While approaches to ESG may change, a typical focus under the three headings is:   



  • Amount of greenhouse gas emissions 
  • Amount of energy used 
  • Amount of waste generated or plastic used 


  • Employee turnover 
  • Health and safety incident rates 
  • Number of data breaches 


  • Diversity on the board 
  • Percentage of equity owned by the board 
  • Fines or litigation related to business ethics  


This data might be an extra burden for companies to collect, but much is probably already present in the company’s records. For instance, businesses are legally required to tell the Information Commissioner’s Office about many types of data breach – and so this information should be at hand. Measuring greenhouse gas emissions might be less simple, but there are guides and consultants that can take much of the pain away. Once collected, the information can be stored in one document, making it easier to both share ESG information with those who ask for it, and to update when you need to.  

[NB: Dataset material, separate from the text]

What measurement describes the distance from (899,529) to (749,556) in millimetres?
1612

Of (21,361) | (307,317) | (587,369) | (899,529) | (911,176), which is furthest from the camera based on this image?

The slightly misleading aspect of this is that the E, S and G aren’t exactly standalone. Employee turnover might be directly driven by a business’ record on environmental emissions: indeed, research by Fast Company suggests that 30% of younger workers have left a job because of their (former) employer’s lack of a sustainability plan.  A lack of diversity on the board might mean fewer original perspectives and less scrutiny around other environmental metrics. And high health and safety incidents might be the result of governance and ethical failures.  


How might ESG affect my business? 

The main thing to note is that taking ESG seriously will take time to learn its intricacies, and will most likely mean making long-term investments that improve the ESG output of your company – and that drive the financials.  

Given the acceleration of climate change, the environmental element of ESG has taken centre stage in 2021, and may do in 2022. As we have discussed before, investing to lower your carbon footprint is a relatively straightforward journey to start. But as your business grows, and over time your workforce becomes younger (and more conscientious about the good their employer does) investments are likely to be more about processes and reporting than assets that are better for the planet. 

For instance, becoming part of an accreditation, such as the Certified B Corporation movement, will demand that you show credible evidence about what you claim on metrics such as energy usage. So investments might switch from acquiring energy efficient lightbulbs and low-energy printers, to software (or software as a service) that can accurately track energy consumption alongside other data in a dashboard. Other examples include training for staff (including leaders) on how to embedding environmentally sustainability in the business, hiring a consultant that can design a Net Zero action plan, or indeed, hiring a chief sustainability officer who makes ESG integral to your strategy. And then there is making the most from the good of going green: designing subtle marketing messages that let customers know you are ESG focused, as well as engaging staff and keeping their enthusiasm.  

This might sound like hard work, but bear in mind one thing: according to our research 60% of SMEs won’t have ESG policies in place for 2022, meaning that those who do will likely differentiate themselves among customers and have more engaged staff. In short: the hard work will pay off.